End-to-end: auth → connect → call a dispatch tool. You don’t need to run a server yourself for this walkthrough — point at the public reference deployment.

  • Python 3.10+
  • uv installed
  • A browser (for the OAuth login step)
  • A target MCP server URL — https://mcp.blender.bet/ for the reference deployment
  1. Install the fastmcp client library.

    Terminal window
    uv pip install --system fastmcp

    fastmcp.Client speaks the MCP-spec OAuth flow (discovery, DCR, PKCE) for you. If you’d rather drive the wire yourself, see the Authentication reference.

  2. Open a session. Save this as quickstart.py:

    import asyncio, json
    from fastmcp import Client
    SERVER = "https://mcp.blender.bet/"
    async def main():
    async with Client(SERVER) as client:
    # First run pops your browser to log in. Tokens persist
    # to ~/.config/fastmcp so you only do this once.
    result = await client.call_tool("blender_list_available_clients", {})
    print(json.loads(result.content[0].text))
    asyncio.run(main())
    Terminal window
    uv run python quickstart.py

    First run: a browser tab opens, you authenticate, the tab closes itself. Subsequent runs reuse the cached token.

    Expected output (no Blender connected yet):

    {
    "user_id": "<your-id>",
    "persistent": [],
    "ephemeral": [{"uuid": "fastmcp-...", "client_type": "llm", ...}]
    }

    You’ve successfully authenticated. The ephemeral list shows your own session.

  3. Connect a Blender peer so there’s something to dispatch to. In Blender:

    • Install addon.py from this repo: Edit → Preferences → Add-ons → Install
    • In the BlenderMCP panel (sidebar N): set Server URL to https://mcp.blender.bet/
    • Click Login — same browser-based PKCE flow
    • Click Connect

    Status pill should turn green with the client UUID displayed.

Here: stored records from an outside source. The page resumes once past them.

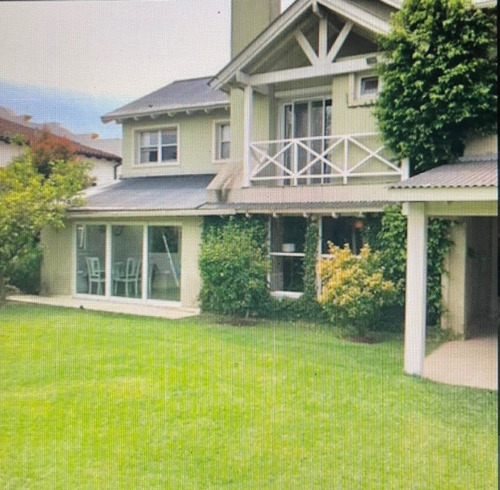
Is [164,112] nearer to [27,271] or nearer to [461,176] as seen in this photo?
[27,271]

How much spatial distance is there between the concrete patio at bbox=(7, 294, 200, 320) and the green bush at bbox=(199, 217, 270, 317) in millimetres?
279

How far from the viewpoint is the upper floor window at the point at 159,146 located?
154 inches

  4. Dispatch a tool. Edit quickstart.py:

    async with Client(SERVER) as client:
    result = await client.call_tool("blender_get_scene_info", {})
    envelope = json.loads(result.content[0].text)
    print(json.dumps(envelope, indent=2))
    Terminal window
    uv run python quickstart.py

    Expected output:

    {
    "status": "completed",
    "command": "get_scene_info",
    "target_uuid": "blender-demo01",
    "job_id": "j-7a3f2c1e9b04",
    "result": "{\"name\":\"Scene\",\"object_count\":3,...}",
    "error": ""
    }

    The server auto-picked blender-demo01 as the target because it’s the only Blender on your bus. With multiple peers, pass target_uuid in the arguments dict.

  5. Try a different tool. Run arbitrary Python in Blender:

    result = await client.call_tool("blender_execute_code", {
    "code": "import bpy; print(len(bpy.data.objects))"
    })
    print(json.loads(result.content[0].text)["result"]) # "3\n"

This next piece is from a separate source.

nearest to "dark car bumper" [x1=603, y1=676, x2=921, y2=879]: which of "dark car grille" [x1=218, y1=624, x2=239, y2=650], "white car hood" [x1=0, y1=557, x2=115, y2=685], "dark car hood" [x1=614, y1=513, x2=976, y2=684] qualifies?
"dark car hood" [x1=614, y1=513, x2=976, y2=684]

    The full dispatch tool catalog has 24 entries across scene inspection, code execution, viewport capture, console operations, msgbus, PolyHaven, Hyper3D Rodin, and Sketchfab.

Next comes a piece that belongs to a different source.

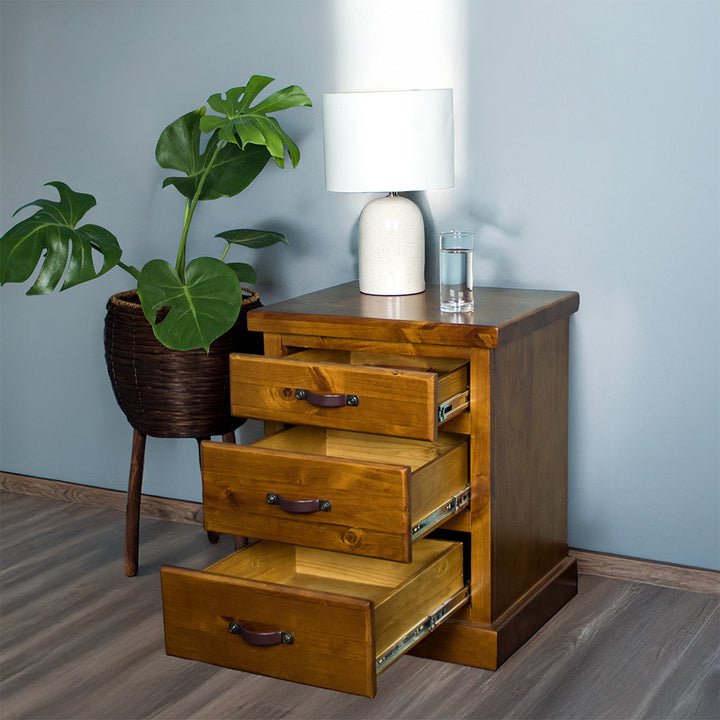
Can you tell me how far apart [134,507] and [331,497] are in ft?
2.61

You authenticated against the MCP server using OAuth 2.1 with PKCE (the library handled discovery → DCR → PKCE → token exchange). Your access token resolves to a user_id server-side, which scopes every subsequent call to your personal bus — your Blender peers can’t be seen by anyone else, and other users’ peers don’t show up in your list_available_clients. Each blender_* tool call traversed the bus to your Blender peer, executed there, and returned the result inline via JobWaiter — the bus round-trip is invisible from the caller’s perspective.